Description and notes
One of the larger halictine bees of the British Isles, the male has a distinctive blood-red tip to the abdomen. Identification keys and general information are given in Perkins, R C L (1922).
Known from southern England and Wales. It is associated with sandy soils, especially if these support heaths (Erica spp.) and heathers (Calluna spp.), although females are far too long-lived to be oligolectic on these plants. Known from the Channel Islands (Jersey). There are a number of very old (and doubtful) records from the Scottish border region, from where it has not been reported for over a century. Widespread in southern and central Europe: north-western Netherlands and Germany, south to Iberia and Corsica, east to Greece.
Status (in Britain only)
This species is not regarded as being threatened. However, the current map shows a highly restricted range which suggests its status should be reviewed.
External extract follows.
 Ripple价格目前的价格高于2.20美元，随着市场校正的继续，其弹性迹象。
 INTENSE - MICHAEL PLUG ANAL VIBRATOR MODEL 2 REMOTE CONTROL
Associated with heathy vegetation on sandy soils.
Females initiate nests during May, new males and females are produced during August and September. As this is a solitary species, the flight period of females is extraordinarily long.
Polylectic, but with a strong preference for heath and heather flowers during the mid and late summer. It has been recorded as collecting pine (Pinus sp.) pollen on Studland Heath. Pollen taken from a British female had been gathered entirely from a plant of the family Caryophyllaceae (G R Else, pers. comm.).
A solitary species but may nest in dense aggregations in quite loose, but not continually disturbed, sandy soil which is exposed to the sun.
Bell heather (Erica cinerea), cross-leaved heath (Erica tetralix), dandelion (Taraxacum officinale), forget-me-not (Myosotis sp.), hawk's beard (Crepis sp.), heather (Calluna vulgaris) and pine (Pinus sp.).